Introduced to the media by Myriam Spiteri Debono, who had served as Speaker of the House of Representatives during the 1996-1998 Labour government, Dr Abela said one of his main pledges was to turn the party into "a government in waiting".

"I do not want the Labour Party to continue feeling besieged. The fortress has to open its doors and windows for fresh people with new ideas to join the party..."

Labour had to be an open party that appealed to all ages. It had to listen and communicate even with those of a different opinion. It wanted to become the people's natural choice. It was not an inferior party and it could again become the people's natural government.

He said everyone had to find space within the party. It had to be inclusive and no one should be put aside or marginalised. The time had come to allow more people to vote for the choice of leader.

A petition about this has been raised and will be presented to the party's president this week. Since it is signed by more than 90 delegates, a motion for widening the voter base has to be discussed and voted upon in a general conference.

Whether or not the motion was approved, Dr Abela said he had full confidence in the party's delegates and, although he wished to widen the voter base, what counted was what the delegates wanted and he respected their decision.

He pointed out that the electoral process had started on the wrong foot because of what a party official had said when Dr Abela had proposed widening the voter base.

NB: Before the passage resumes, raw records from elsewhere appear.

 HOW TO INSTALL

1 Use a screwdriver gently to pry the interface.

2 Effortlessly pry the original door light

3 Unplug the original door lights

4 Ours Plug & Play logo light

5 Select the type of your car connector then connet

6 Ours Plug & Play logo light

Party general secretary Jason Micallef had come out against the proposal made on TVM's programme Xarabank.

"It was not just I who disapproved but all those who saw and listened. Our Labour Party is not like that."

Dr Abela said he believed in politics of consensus: "Where we agree, we say we agree... This is what the electorate demands. The politics of continuous confrontation are not beneficial to the people".

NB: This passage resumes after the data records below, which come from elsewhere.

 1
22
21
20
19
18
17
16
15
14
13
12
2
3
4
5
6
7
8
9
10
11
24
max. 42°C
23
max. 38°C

The MLP had to be reorganised, its finances had to be placed on solid ground, there had to be accountability, budgeting and satisfaction had to be given to members. So if chosen as leader he would hold an independent audit to learn what the party's real and actual situation was, Dr Abela pledged.

If he was not elected he would continue serving the party and working within it wherever the new leader would ask him to. However, he was not interested in contesting the deputy leadership post.

His programme, he said, was a collective effort bringing together the work of his helpers and his experience within the party, as a lawyer and in life. "This is not just a vision but a programme built on what I stand for... " Its basics were that the party should be a modern democratic social party, that people had to continuously be the focus of the party and that Labour was committed to the European Union.

"I want to give a clear signal that the MLP is convincingly committed (to the EU) because we believed, and we worked - at least I did - for Malta to become a member of the EU obtaining the best package possible in the circumstances." Labour now wanted to continue evolving Malta's EU experience to continuously get the best for the country.

Dr Abela stressed the importance of the family and civil society, including the voluntary sector.

The priorities on his political agenda are education, IT, health, the environment, sustainable economic growth and good public administration.

Dr Abela was asked why he was now saying that he had always been against the party going for an early election in 1998 when there were others within the party who insisted that minutes of internal meetings showed that everyone, including Dr Abela, had voted in favour of the election decision.

Dr Abela explained that what he had agreed to was for a motion, asking whether or not the party should go for an early election, to be moved at the party's general conference. This, he said, did not mean he agreed with the contents of the motion.

"I want to look ahead. I want Labour to again become an electable party... I am sorry that the advice I gave the party in the past not to face the storm was not taken. Let's now look ahead at the next election which the Labour Party cannot afford to lose... My ultimate aim is not to become Prime Minister but that the MLP beats the PN."